> [Task prompt] Reproduce the material below with every occurrence of "blue comforter" replaced by "navy bedspread", leaving everything else unchanged.

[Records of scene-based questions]
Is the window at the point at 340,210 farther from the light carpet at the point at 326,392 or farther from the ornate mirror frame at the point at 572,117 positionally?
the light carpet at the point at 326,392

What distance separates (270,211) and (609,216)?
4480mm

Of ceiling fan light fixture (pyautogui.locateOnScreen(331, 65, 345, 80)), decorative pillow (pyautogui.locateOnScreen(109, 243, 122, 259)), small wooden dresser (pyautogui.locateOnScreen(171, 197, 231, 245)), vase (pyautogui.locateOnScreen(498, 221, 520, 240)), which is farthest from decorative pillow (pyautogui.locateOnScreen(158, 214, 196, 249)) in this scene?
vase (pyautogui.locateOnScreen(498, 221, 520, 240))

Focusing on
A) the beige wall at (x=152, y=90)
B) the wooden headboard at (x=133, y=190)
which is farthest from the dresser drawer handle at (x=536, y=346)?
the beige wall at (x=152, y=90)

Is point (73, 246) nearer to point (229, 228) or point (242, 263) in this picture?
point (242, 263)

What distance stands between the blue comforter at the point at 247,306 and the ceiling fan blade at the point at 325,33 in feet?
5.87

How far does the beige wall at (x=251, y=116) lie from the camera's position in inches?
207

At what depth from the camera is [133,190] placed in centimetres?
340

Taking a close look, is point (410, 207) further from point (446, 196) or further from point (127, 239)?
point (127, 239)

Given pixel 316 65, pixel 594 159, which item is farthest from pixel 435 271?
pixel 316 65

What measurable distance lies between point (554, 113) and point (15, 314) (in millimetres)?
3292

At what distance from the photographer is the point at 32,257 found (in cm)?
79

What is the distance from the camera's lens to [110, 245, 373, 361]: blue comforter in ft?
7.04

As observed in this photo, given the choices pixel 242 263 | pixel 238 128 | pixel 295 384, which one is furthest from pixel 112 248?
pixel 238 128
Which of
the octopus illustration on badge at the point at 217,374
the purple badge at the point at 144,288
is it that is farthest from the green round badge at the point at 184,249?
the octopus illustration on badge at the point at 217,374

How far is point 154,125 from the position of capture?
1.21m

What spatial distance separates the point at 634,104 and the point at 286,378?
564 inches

> [Response]
Is the window at the point at 340,210 farther from the light carpet at the point at 326,392 or farther from the ornate mirror frame at the point at 572,117 positionally?
the light carpet at the point at 326,392

What distance separates (270,211) and (609,216)?
4480mm

Of ceiling fan light fixture (pyautogui.locateOnScreen(331, 65, 345, 80)), decorative pillow (pyautogui.locateOnScreen(109, 243, 122, 259)), small wooden dresser (pyautogui.locateOnScreen(171, 197, 231, 245)), vase (pyautogui.locateOnScreen(498, 221, 520, 240)), which is farthest from decorative pillow (pyautogui.locateOnScreen(158, 214, 196, 249)) in this scene?
vase (pyautogui.locateOnScreen(498, 221, 520, 240))

Focusing on
A) the beige wall at (x=152, y=90)
B) the wooden headboard at (x=133, y=190)
which is farthest from the dresser drawer handle at (x=536, y=346)?
the beige wall at (x=152, y=90)

Is point (73, 246) nearer to point (229, 228) or point (242, 263) in this picture?
point (242, 263)

What distance stands between the navy bedspread at the point at 247,306 and the ceiling fan blade at the point at 325,33 in feet?
5.87

How far does the beige wall at (x=251, y=116) lie from the camera's position in inches?
207

At what depth from the camera is [133,190] placed in centimetres?
340

Taking a close look, is point (410, 207) further from point (446, 196) or further from point (127, 239)?
point (127, 239)

Given pixel 316 65, pixel 594 159, which item is farthest from pixel 435 271?
pixel 316 65

What measurable distance lies between point (554, 113) and point (15, 314) (in millimetres)?
3292

At what distance from the photographer is the point at 32,257 found (in cm)?
79

What is the distance from the camera's lens to [110, 245, 373, 361]: navy bedspread in ft?
7.04

As observed in this photo, given the choices pixel 242 263 | pixel 238 128 | pixel 295 384, which one is furthest from pixel 112 248?
pixel 238 128
Which of
the octopus illustration on badge at the point at 217,374
the purple badge at the point at 144,288
is it that is farthest from the green round badge at the point at 184,249?
the octopus illustration on badge at the point at 217,374

How far is point 154,125 from the position of capture?
1.21m

What spatial distance separates the point at 634,104 and the point at 286,378?
564 inches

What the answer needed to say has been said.